# [WHAT YOU HAVE TO DO]
Check each statement against the profile of Assemblyman Al Kramer below: (a) Kramer was born in Reno; (b) Kramer spent five years in Korea; (c) Kramer earned his MBA at the University of Nevada, Reno. Mark each yes or no and quote the words that settle it.

# [PAGE]

Freshman Orientation: Meet Carson City's Assemblyman, Al Kramer

Assemblyman Al Kramer

ASSEMBLYMAN Al Kramer

  • Freshman Republican, defeated incumbent Assemblyman P.K. O’Neill in the primary.
  • Served as Carson City treasurer, an elected position, for 20 years before running for office.
  • Represents Carson City area, including parts of Lake Tahoe and Washoe Valley.
  • District 40 leans heavily Republican (48 percent Republican, 31 percent Democrat, 15 percent nonpartisan in 2016 election).
  • Won 29.3 percent of the vote in the 2016 primary, narrowly defeating incumbent Assemblyman P.K. O’Neill, veteran and physician assistant Sam England and Republican activist Chris Forbush.
  • Won 59.5 percent of the vote against Democratic candidate Michael Greedy (a retired Public Utilities Commission member) and Independent American candidate John Wagner.
  • Serving on Commerce and Labor, Government Affairs and Taxation committees in the 2017 session.

FAMILY AND EDUCATION:

A Northern Nevada native, Al Kramer’s family has been in Nevada since the mid-1850s. Born in Reno in 1948, Kramer graduated from Fernley High School and attended Brigham Young University in Utah, where he majored in business and met his future wife, Candice. After enrolling at the University of Nevada, Reno’s MBA program and after the birth of his first child, Kramer enlisted in the U.S. Army where he became a military intelligence officer, spending 13 months in Korea during five years of active duty.

After leaving the service, Kramer and his family moved to Southern California where he worked as a computer programmer for several years and earned his MBA at Claremont Graduate University.  Concerned about raising his three children in the “punk rock atmosphere” of Southern California, Kramer and his family moved back to Carson City where he began working for the state of Nevada in 1990. Kramer has three children — Daniel, Alex, and Joy — and according to his legislative profile enjoys “hiking, fishing, gold panning, (and) problem solving.”

# [DATA ROWS]
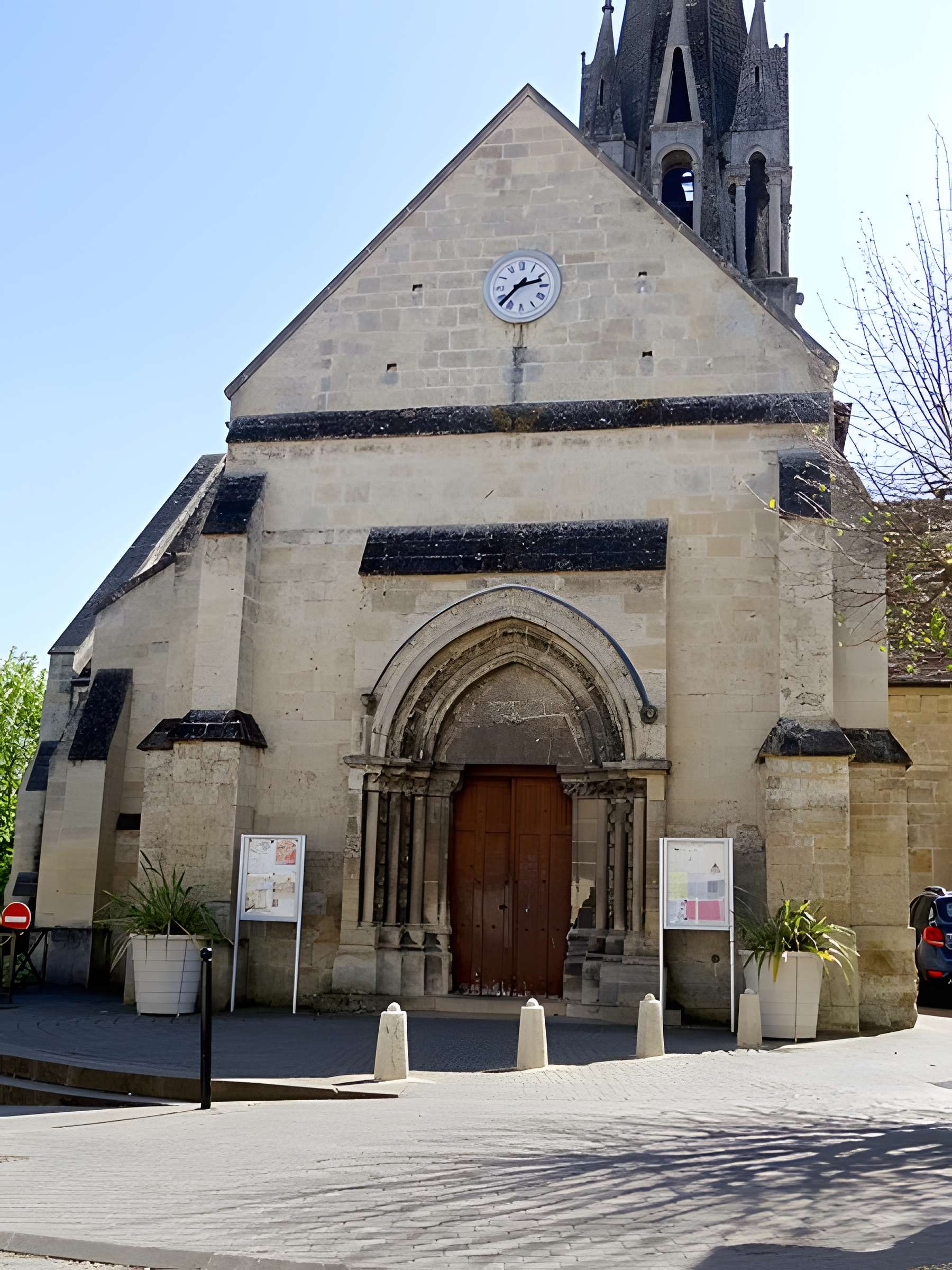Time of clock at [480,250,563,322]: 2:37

* * *

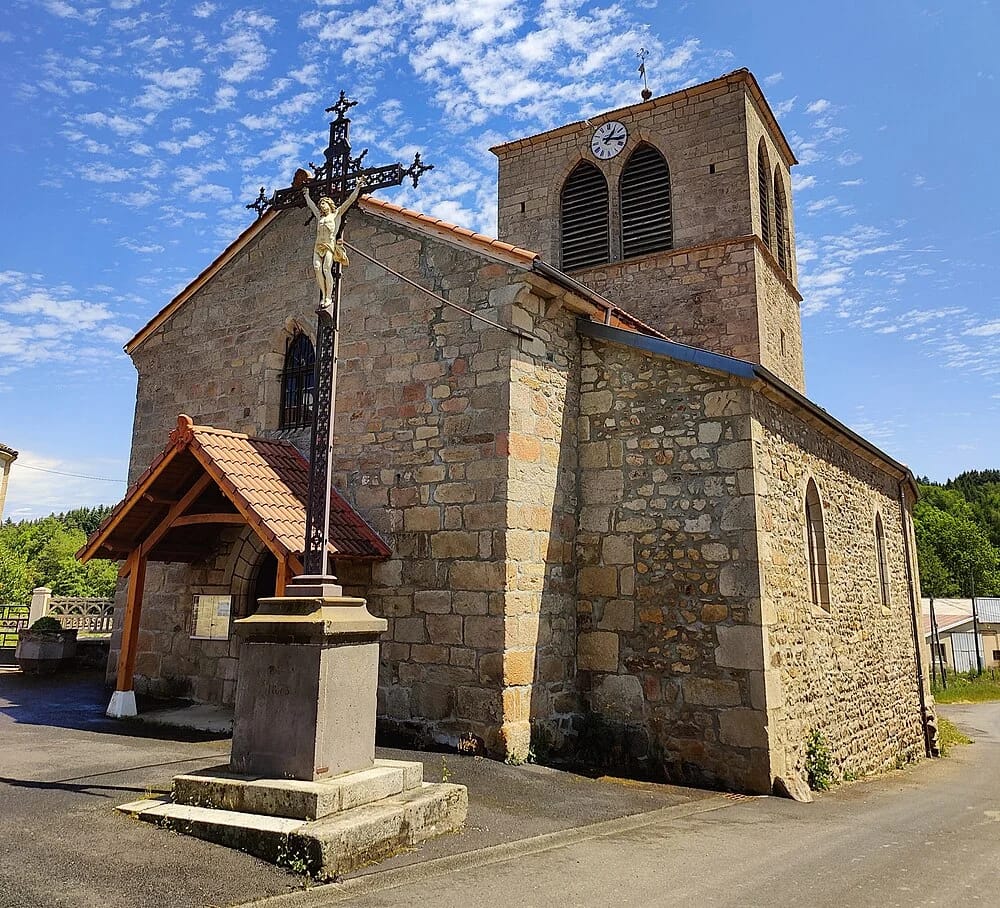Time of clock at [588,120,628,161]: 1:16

# [ANSWER]
(a) Yes: "Born in Reno in 1948"
(b) No: "spending 13 months in Korea during five years of active duty"
(c) No: "earned his MBA at Claremont Graduate University"